Symptome, Diagnose und Behandlung

Autoimmun -Hepatitis

Wenn das Immunsystem die Orientierung verliert, kann die eigene Leber ins Visier geraten: Bei der Autoimmunhepatitis richten sich die Abwehrkräfte fälschlicherweise gegen die eigenen Leberzellen und lösen dort eine dauerhafte Entzündung aus. Warum es zu dieser Fehlsteuerung des Immunsystems kommt, ist noch nicht abschließend geklärt – doch unbehandelt können die Folgen schwerwiegend sein. Dieser Artikel gibt Ihnen einen Überblick darüber, welche Symptome auftreten können, wie der Weg zur sicheren Diagnose aussieht und welche Behandlungsmöglichkeiten es gibt.

So entsteht Autoimmunhepatitis: Das Immunsystem greift die Leber an.

Das Wichtigste in Kürze

  • Autoimmunhepatitis ist eine seltene, chronische Entzündung der Leber, bei der das Immunsystem aus ungeklärten Gründen körpereigene Leberzellen angreift.

### BEREITGESTELLTES MATERIAL
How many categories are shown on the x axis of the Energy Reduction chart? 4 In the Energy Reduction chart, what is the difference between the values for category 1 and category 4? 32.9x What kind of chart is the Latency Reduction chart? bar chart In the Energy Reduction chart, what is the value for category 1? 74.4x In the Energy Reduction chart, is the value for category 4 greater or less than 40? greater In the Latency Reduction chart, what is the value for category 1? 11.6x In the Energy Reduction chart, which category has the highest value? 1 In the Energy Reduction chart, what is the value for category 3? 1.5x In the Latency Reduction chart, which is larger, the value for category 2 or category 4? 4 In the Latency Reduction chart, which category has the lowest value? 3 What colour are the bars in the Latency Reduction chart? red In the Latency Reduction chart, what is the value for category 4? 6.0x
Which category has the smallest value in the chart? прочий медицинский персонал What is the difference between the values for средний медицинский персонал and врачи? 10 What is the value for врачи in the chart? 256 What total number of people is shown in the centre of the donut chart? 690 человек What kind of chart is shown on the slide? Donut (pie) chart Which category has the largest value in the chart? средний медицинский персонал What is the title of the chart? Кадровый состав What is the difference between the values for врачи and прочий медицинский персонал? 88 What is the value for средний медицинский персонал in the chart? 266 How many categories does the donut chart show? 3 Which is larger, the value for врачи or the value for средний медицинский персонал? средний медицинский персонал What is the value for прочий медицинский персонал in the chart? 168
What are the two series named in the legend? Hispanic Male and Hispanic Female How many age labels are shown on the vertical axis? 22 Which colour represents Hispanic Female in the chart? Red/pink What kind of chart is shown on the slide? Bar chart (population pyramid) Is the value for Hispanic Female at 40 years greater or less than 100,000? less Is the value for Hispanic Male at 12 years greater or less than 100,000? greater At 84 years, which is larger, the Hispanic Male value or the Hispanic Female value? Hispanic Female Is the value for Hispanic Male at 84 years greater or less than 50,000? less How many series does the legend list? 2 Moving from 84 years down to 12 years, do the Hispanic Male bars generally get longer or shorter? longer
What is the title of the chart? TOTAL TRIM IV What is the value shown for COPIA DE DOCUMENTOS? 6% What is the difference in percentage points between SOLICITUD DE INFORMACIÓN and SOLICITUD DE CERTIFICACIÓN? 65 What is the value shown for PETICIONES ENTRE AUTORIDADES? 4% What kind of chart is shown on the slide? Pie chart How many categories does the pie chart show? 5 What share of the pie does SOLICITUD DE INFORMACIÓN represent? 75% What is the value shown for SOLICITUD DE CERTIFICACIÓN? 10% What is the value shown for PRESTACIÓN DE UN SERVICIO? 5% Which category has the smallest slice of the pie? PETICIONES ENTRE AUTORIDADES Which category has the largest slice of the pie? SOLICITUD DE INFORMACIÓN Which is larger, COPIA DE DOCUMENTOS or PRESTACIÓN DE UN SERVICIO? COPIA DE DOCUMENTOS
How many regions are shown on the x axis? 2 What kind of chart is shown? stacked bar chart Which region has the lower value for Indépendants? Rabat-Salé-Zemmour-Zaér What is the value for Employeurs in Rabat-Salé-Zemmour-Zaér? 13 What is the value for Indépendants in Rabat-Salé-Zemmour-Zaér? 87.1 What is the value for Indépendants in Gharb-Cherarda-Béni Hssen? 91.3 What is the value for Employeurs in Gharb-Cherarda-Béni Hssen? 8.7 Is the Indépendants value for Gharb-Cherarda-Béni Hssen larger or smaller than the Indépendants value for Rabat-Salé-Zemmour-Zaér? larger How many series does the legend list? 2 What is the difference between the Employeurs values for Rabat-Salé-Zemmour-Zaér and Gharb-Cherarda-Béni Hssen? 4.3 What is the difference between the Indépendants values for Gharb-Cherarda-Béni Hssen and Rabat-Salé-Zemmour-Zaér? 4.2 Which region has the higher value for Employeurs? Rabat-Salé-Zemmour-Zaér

### AUFGABENSTELLUNG
1) Entnehmen Sie dem Text über Autoimmunhepatitis wörtlich die Stelle, die mit den Worten "Wenn das Immunsystem" beginnt, und hören Sie nach "Behandlungsmöglichkeiten es gibt." auf.
2) Übersetzen Sie den folgenden Satz aus dem Text über Autoimmunhepatitis ins Englische: „Warum es zu dieser Fehlsteuerung des Immunsystems kommt, ist noch nicht abschließend geklärt – doch unbehandelt können die Folgen schwerwiegend sein.“
3) Führen Sie den Text über Autoimmunhepatitis im Anschluss an seinen letzten Satz fort.

### ANTWORTEN JE AUFGABE
1)
Wenn das Immunsystem die Orientierung verliert, kann die eigene Leber ins Visier geraten: Bei der Autoimmunhepatitis richten sich die Abwehrkräfte fälschlicherweise gegen die eigenen Leberzellen und lösen dort eine dauerhafte Entzündung aus. Warum es zu dieser Fehlsteuerung des Immunsystems kommt, ist noch nicht abschließend geklärt – doch unbehandelt können die Folgen schwerwiegend sein. Dieser Artikel gibt Ihnen einen Überblick darüber, welche Symptome auftreten können, wie der Weg zur sicheren Diagnose aussieht und welche Behandlungsmöglichkeiten es gibt.

2) Why this misregulation of the immune system occurs has not yet been conclusively clarified – but if left untreated, the consequences can be serious.

3)
  • Die Symptome sind oft unspezifisch, die Diagnose wird nicht anhand eines einzelnen Werts gestellt, sondern ergibt sich aus Leberwerten, IgG, Autoantikörpern, dem Ausschluss anderer Ursachen und meist einer Leberbiopsie.
  • Eine Therapie sollte nicht unnötig verzögert werden, da unbehandelt eine fortschreitende Leberschädigung bis hin zur Zirrhose möglich ist.
  • Die Behandlung erfolgt in der Regel mit immunsuppressiven Medikamenten, häufig mit Kortisonpräparaten und Azathioprin; bei Unverträglichkeit oder unzureichendem Ansprechen kommen Alternativen wie Mycophenolat-Mofetil infrage.
  • Autoimmunhepatitis ist nicht ansteckend.